- Task material:

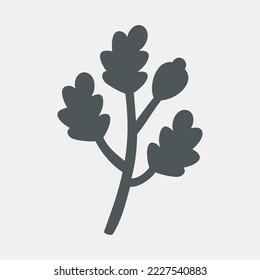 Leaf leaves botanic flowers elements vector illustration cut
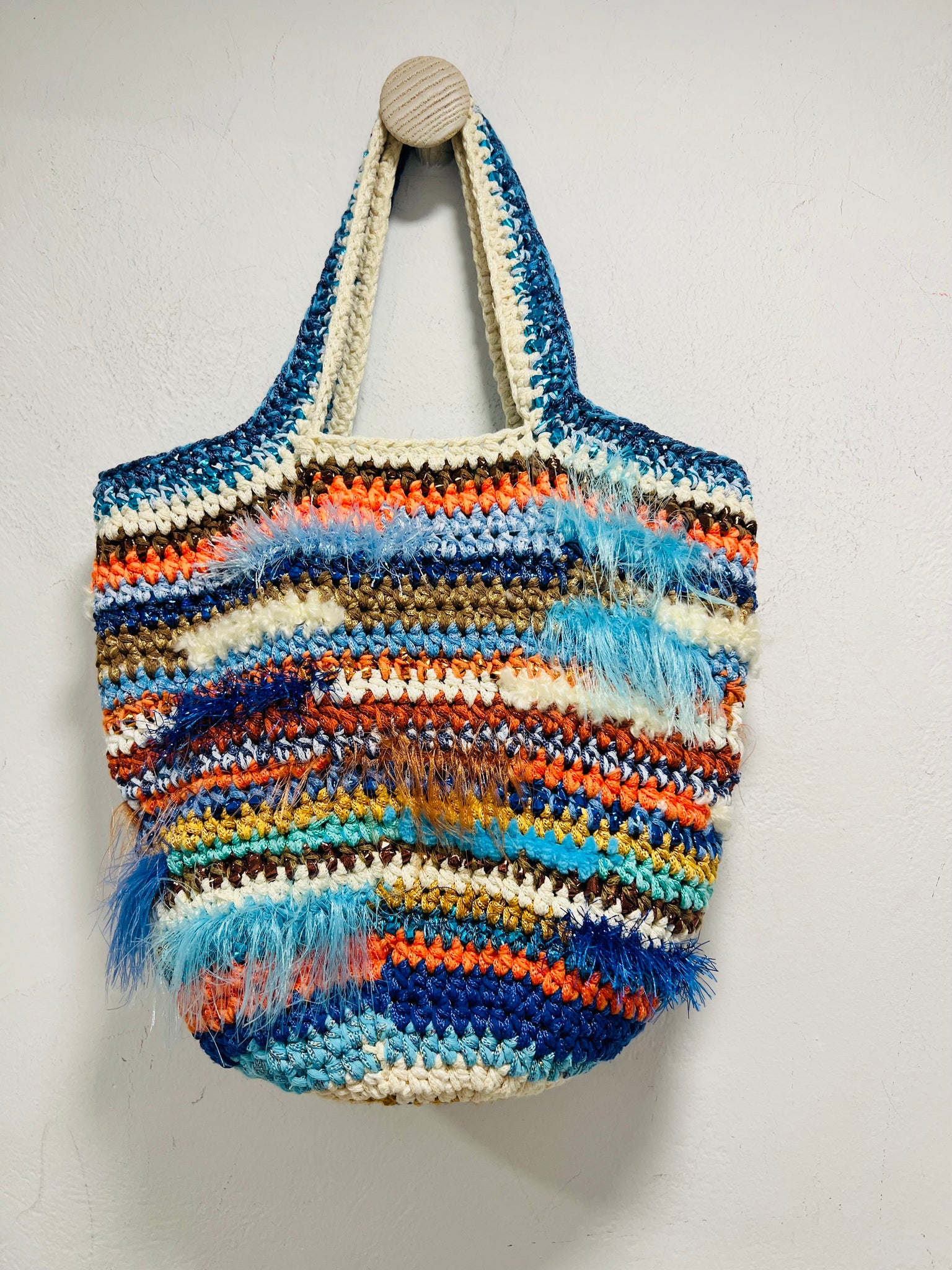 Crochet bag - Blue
---
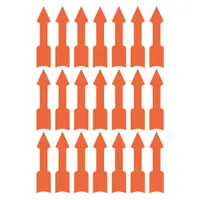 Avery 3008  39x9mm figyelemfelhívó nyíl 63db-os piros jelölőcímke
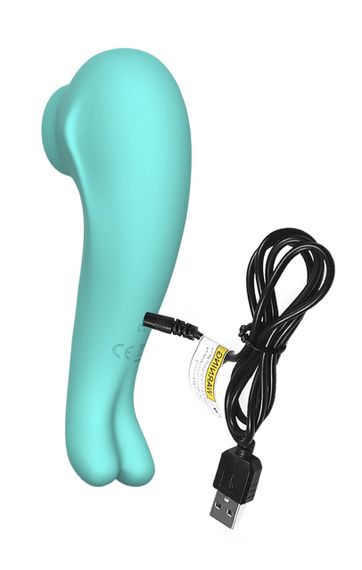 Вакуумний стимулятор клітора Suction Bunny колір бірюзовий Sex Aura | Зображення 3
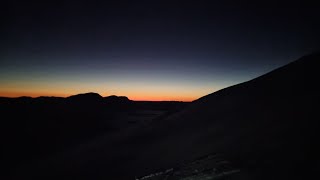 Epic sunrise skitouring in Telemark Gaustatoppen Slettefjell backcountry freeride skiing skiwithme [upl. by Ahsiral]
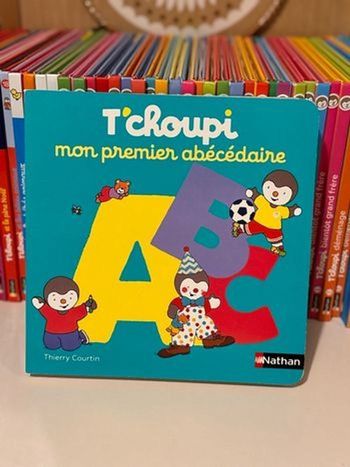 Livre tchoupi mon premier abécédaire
---
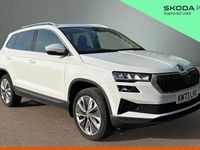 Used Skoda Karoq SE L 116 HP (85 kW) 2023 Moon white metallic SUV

- What you have to do:
Give back, exactly and without pictures, the stretch of the records above from the line containing "63db-os piros jelölőcímke" through the line containing "Livre tchoupi mon premier abécédaire", with both end lines included.

- Expected output:
 Avery 3008  39x9mm figyelemfelhívó nyíl 63db-os piros jelölőcímke
 Вакуумний стимулятор клітора Suction Bunny колір бірюзовий Sex Aura | Зображення 3
 Epic sunrise skitouring in Telemark Gaustatoppen Slettefjell backcountry freeride skiing skiwithme [upl. by Ahsiral]
 Livre tchoupi mon premier abécédaire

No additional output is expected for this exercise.